__Documento__:
====

Quanto à ciência em Portugal, o veredicto é unânime: tem talento, faltam âncoras. Saudades? Todos têm. Dos amigos, família, mas, claro, também da gastronomia. Pastéis de nata, bacalhau e amêijoas à Bulhão Pato são alguns dos desejos que a internet ainda não resolve.
Ricardo Almeida tem 34 anos e é o investigador português mais a sul, na Antártida
No meio dos pinguins-imperador
De Campinho, em Reguengos de Monsaraz, para a Antártida: Ricardo fez formação no Reino Unido e está desde o final do ano passado na Antártida ao serviço da British Antarctic Survey, na base Halley VI, a estação mais a sul. Especialista em eletrónica, o rol de tarefas inclui a gestão de radares usados em meteorologia espacial, a monitorização de estações GPS que avaliam as placas de gelo ou ainda experiências para a ESA e NASA sobre a influência do isolamento e escuridão no sono e coerência verbal (dados importantes para os astronautas). O dia-a-dia nem sempre é fácil, o isolamento é grande (no inverno foram só 12 na base durante oito meses) e o termómetro baixa aos 48 ºC negativos, mas o posto traz recompensas. O relato é de deixar qualquer alma aventureira a roer-se de inveja. “Já fiz coisas como dormir numa tenda de pano com -37 ºC, falar ao telefone com um astronauta na Estação Espacial Internacional, estar cercado de pinguins-imperador, andar de barco no meio de icebergs, pilotar um avião sobre a Antártida, assistir às auroras mais fortes do planeta, lançar balões meteorológicos no meio de uma tempestade com ventos de 90 km/h.” A lista de saudades também vai ficando grande e inclui peixe assado, pisar relva, comer uma melancia fresca e sair de casa com menos de 30 quilos de roupa. “Andam todos a contar os dias para o meu regresso exceto eu.” Sobre o estado da ciência e educação, deixa um alerta. “Sou produto do ensino público português, isso é motivo de orgulho para mim e para o país”, diz, lamentando o desinvestimento dos últimos anos.

====

__Enunciado A__:
Converta em tabela Markdown o trecho da listagem que começa na linha que contém "Which of gate" e termina na linha que contém "9172 millimetres", ambas incluídas. Use as colunas "Número" e "Linha da listagem" e omita as linhas em branco.

====

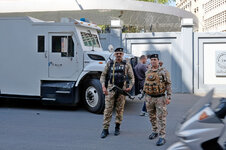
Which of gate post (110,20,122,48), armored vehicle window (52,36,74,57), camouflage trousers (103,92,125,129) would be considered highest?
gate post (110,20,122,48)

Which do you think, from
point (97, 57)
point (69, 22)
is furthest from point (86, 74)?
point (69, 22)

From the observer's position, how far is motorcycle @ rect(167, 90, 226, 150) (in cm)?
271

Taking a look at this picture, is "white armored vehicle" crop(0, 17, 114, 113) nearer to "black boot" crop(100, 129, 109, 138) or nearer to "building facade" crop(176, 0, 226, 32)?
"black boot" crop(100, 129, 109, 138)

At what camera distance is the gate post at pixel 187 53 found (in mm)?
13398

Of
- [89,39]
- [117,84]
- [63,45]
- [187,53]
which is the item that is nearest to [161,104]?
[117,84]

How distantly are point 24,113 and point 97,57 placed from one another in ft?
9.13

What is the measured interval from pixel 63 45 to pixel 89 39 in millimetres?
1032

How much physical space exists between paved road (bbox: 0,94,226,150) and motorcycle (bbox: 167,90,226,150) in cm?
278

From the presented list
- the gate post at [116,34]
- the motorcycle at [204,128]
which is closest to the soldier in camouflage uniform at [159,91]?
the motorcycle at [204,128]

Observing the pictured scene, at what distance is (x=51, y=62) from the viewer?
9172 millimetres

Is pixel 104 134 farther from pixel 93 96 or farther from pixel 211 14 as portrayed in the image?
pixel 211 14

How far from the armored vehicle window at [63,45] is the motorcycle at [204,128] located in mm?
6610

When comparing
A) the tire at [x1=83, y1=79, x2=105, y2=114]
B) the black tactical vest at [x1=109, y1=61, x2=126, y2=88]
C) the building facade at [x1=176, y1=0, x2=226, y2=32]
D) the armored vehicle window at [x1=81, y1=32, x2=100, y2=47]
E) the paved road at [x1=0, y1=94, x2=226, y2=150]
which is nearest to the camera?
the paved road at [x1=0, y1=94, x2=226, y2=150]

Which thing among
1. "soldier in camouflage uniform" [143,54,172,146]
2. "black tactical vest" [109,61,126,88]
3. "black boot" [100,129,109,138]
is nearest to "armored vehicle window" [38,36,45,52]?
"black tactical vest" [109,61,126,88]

====

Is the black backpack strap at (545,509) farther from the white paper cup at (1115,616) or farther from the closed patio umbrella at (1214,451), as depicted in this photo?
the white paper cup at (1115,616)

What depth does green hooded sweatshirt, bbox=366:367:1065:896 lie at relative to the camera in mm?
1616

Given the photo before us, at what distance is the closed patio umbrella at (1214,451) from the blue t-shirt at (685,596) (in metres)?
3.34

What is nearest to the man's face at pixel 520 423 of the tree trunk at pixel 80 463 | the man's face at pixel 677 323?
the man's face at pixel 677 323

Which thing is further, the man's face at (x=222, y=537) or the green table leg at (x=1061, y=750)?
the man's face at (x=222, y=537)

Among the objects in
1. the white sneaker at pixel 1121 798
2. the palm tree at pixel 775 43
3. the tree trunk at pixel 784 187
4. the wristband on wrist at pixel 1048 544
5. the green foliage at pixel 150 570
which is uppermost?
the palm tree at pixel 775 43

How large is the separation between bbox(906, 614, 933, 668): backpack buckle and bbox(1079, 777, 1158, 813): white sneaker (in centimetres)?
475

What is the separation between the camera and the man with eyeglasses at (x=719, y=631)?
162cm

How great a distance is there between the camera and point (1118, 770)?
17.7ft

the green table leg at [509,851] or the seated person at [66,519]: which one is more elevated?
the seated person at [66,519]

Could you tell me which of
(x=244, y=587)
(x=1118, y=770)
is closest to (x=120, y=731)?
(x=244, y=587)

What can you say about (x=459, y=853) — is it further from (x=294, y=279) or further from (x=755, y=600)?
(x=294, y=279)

====

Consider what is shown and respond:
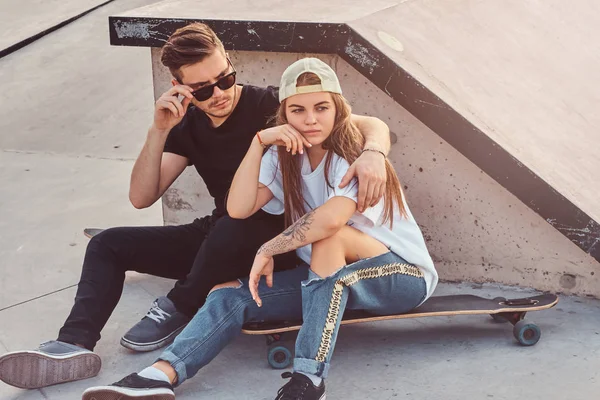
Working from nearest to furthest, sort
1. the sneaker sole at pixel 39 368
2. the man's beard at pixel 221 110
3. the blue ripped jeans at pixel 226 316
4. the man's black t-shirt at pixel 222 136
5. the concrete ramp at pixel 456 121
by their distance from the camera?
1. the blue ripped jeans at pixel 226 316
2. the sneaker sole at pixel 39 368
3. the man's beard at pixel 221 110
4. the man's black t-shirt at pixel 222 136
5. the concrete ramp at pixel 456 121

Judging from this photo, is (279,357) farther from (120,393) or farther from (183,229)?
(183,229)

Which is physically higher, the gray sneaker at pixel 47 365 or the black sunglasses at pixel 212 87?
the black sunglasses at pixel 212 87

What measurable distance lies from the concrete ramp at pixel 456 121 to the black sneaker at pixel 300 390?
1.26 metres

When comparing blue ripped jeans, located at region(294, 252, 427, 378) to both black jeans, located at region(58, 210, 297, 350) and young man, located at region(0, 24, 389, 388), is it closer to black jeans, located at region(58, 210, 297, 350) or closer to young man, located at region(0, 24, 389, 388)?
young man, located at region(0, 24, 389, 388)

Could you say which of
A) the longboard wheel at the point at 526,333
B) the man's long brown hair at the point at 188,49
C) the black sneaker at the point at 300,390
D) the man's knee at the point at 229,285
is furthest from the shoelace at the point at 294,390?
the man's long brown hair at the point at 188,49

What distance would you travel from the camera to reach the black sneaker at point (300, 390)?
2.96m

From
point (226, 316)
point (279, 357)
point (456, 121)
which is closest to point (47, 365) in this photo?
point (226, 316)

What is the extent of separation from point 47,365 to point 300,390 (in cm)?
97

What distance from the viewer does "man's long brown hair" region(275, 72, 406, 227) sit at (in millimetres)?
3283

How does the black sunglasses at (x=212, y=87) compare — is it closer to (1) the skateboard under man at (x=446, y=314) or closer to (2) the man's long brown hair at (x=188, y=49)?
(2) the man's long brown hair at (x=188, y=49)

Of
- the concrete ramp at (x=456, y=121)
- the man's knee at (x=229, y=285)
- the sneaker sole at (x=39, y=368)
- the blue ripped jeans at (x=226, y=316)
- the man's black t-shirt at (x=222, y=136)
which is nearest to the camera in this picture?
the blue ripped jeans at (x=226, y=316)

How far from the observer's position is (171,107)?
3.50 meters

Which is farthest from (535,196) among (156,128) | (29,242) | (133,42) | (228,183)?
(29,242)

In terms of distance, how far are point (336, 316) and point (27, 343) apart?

====

__Enunciado B__:
Reescreva o trecho do documento que começa nas palavras "Quanto à ciência" e termina em "ainda não resolve.", trocando "gastronomia" por "culinária".

__Resultado A__:
| Número | Linha da listagem |
|---|---|
| 1 | Which of gate post (110,20,122,48), armored vehicle window (52,36,74,57), camouflage trousers (103,92,125,129) would be considered highest? |
| 2 | gate post (110,20,122,48) |
| 3 | Which do you think, from |
| 4 | point (97, 57) |
| 5 | point (69, 22) |
| 6 | is furthest from point (86, 74)? |
| 7 | point (69, 22) |
| 8 | From the observer's position, how far is motorcycle @ rect(167, 90, 226, 150) (in cm)? |
| 9 | 271 |
| 10 | Taking a look at this picture, is "white armored vehicle" crop(0, 17, 114, 113) nearer to "black boot" crop(100, 129, 109, 138) or nearer to "building facade" crop(176, 0, 226, 32)? |
| 11 | "black boot" crop(100, 129, 109, 138) |
| 12 | At what camera distance is the gate post at pixel 187 53 found (in mm)? |
| 13 | 13398 |
| 14 | Of |
| 15 | - [89,39] |
| 16 | - [117,84] |
| 17 | - [63,45] |
| 18 | - [187,53] |
| 19 | which is the item that is nearest to [161,104]? |
| 20 | [117,84] |
| 21 | How distantly are point 24,113 and point 97,57 placed from one another in ft? |
| 22 | 9.13 |
| 23 | What is the measured interval from pixel 63 45 to pixel 89 39 in millimetres? |
| 24 | 1032 |
| 25 | How much physical space exists between paved road (bbox: 0,94,226,150) and motorcycle (bbox: 167,90,226,150) in cm? |
| 26 | 278 |
| 27 | From the presented list |
| 28 | - the gate post at [116,34] |
| 29 | - the motorcycle at [204,128] |
| 30 | which is closest to the soldier in camouflage uniform at [159,91]? |
| 31 | the motorcycle at [204,128] |
| 32 | Observing the pictured scene, at what distance is (x=51, y=62) from the viewer? |
| 33 | 9172 millimetres |

__Resultado B__:
Quanto à ciência em Portugal, o veredicto é unânime: tem talento, faltam âncoras. Saudades? Todos têm. Dos amigos, família, mas, claro, também da culinária. Pastéis de nata, bacalhau e amêijoas à Bulhão Pato são alguns dos desejos que a internet ainda não resolve.